Berliner allgemeine musikalische Zeitung (October 13, 1824): 355-356.

Am 28. September liess sich Moscheles vor dem Königl. Hofe in Pillnitz während der Tafel mit seinem 4ten Konzert in E–dur, und in einer Fantasie hören. Es steht nicht zu läugnen, seine Fertigkeit ist Staunen erregend, sein Anschlag ganz wundervoll und sein Vortrag höchst elegant und brillant, wir gestehen aber ganz offen und ohne Furcht, dass wir trotz allem Staunen dennoch, weder durch die Komposition noch durch den Vortrag, was man so sagt, erwärmt worden wären. Den Kompositionen des Herrn Moscheles lassen sich weder hübsche, nette Gedanken, noch höchst brillante und sogenannte dankbare Passagen absprechen, aber sie scheinen uns weder in wahrhaft künstlerischer Begeisterung empfangen noch ausgeführt, sondern mit zu viel kalter Berechnung auf Effekt ausgedacht und aus geklügelt, wodurch sie natürlich des innern, alles fortreissenden Geistes ermangeln müssen. Haupt-Mittel- und Schlusssätze entbehren meist die nothwendige innere Bedingung, so wie auch die meisten Kompositionen der Herrn Kalkbrenner, Field u. s. m, so dass wir auf den Gedanken gekommen sind, vorzuschlagen, derlei Kompositionen künftig unter der Rubrik „Spekulationsmusik“ anzuzeigen. Doch eben solche Sachen, ohne Geist erschaffen und eben deshalb auch ohne viel Geist leicht aufzufassen, sind jetzt gerade die beliebtesten, und wir verehren zu sehr die allgemeine Meinung, als dass wir es mit ihr, durch weitere Ausführung obigen Thema’s so-ganz und gar verderben sollten. Und wir gestehn gern ein, dass es nur eine (bei uns nun freilich nicht mehr auszumerzende) Marotte ist, gerade an den altväterischen Grundsätzen eines Mozart, Beethoven und Konsorten so fest zu hangen. Ist es ja doch nur der Glaube, der jeden beseeligt, und wer hält nicht den seinen stets für den besten?!

Allgemeine Theaterzeitung und Unterhaltungsblatt für Freunde der Kunst, Literatur und des geselligen Lebens (October 14, 1824): 496.

Am 28. September d. J. wurde zu Pillnitz der Dresden unter Mitwirkung der königlicher sächsischen Kapelle und der ersten Hofopernsängerinnen ein großes Concert abgehalten, welches der königlich sächsische hof und der Großfürst Constantin durch Ihre hohe Gegenwart verherrlichten.
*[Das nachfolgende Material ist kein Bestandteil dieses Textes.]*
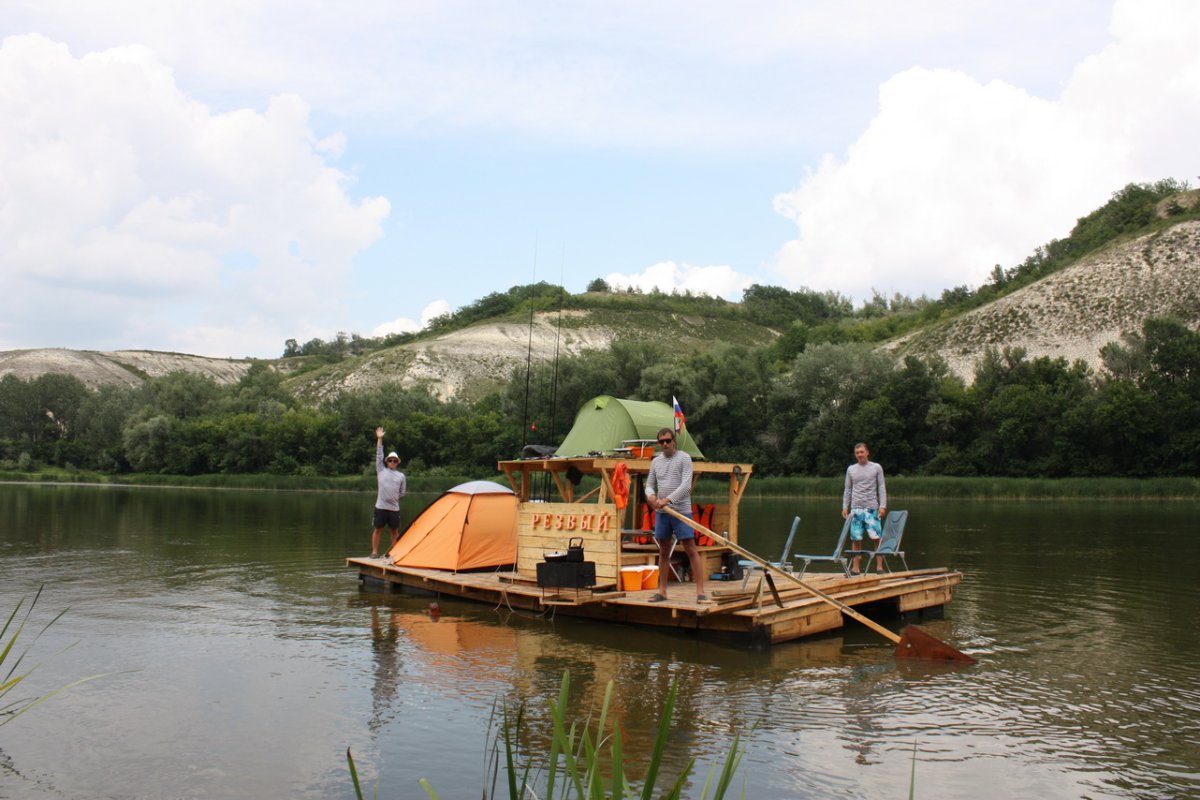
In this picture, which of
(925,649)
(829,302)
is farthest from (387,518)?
(829,302)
Unser vaterländischer ruhmbekränzter Musikheros J. Moscheles hatte bey diesem herrlichen Concerte Gelegenheit, von seiner klassischen Virtuosität abermahls die schönsten Proben an den Tag zu legen, und sich neue Lordbeern in seinen Künstlerkranz zu flechten. Die grösten Schwierigkeiten der gewählten Composition überwand er mit gewohnter Leichtigkeit und Sicherheit. Präcision und Eleganz, Wärmer und Nuancirung waren in seinem Vortrage vorherrschend und erwarben ihm einmüthigen Beyfall. Se. Majestät der König ließen dem Tonkünstler durch den Hrn. Baron von Könneriß, Intendanten der Hofmusik, eine sehr schöne emalirte Dose mit den schmeichelhaftesten Ausdrücken zum Zeichen voller Zufriedenheit zustellen.

Laibacher Zeitung (October 15, 1824): 340.

Der berühmte Virtuos auf dem Pianoforte, Hr. Moscheles, hatte am 28. v. M. die Ehre, vor dem Königl. sächsischen Hofe zu Pillniß in einem großen Concert, welches, unter Mitwirkung der königl. Capelle und der vorzüglichsten Sänger gegeben wurde, zu spielen, und mit einer goldenen emaillirten Tabatiere, begleite von den Ausdrücken der Zufrieden Sr. Majestät des Königs, beschenkt zu werden.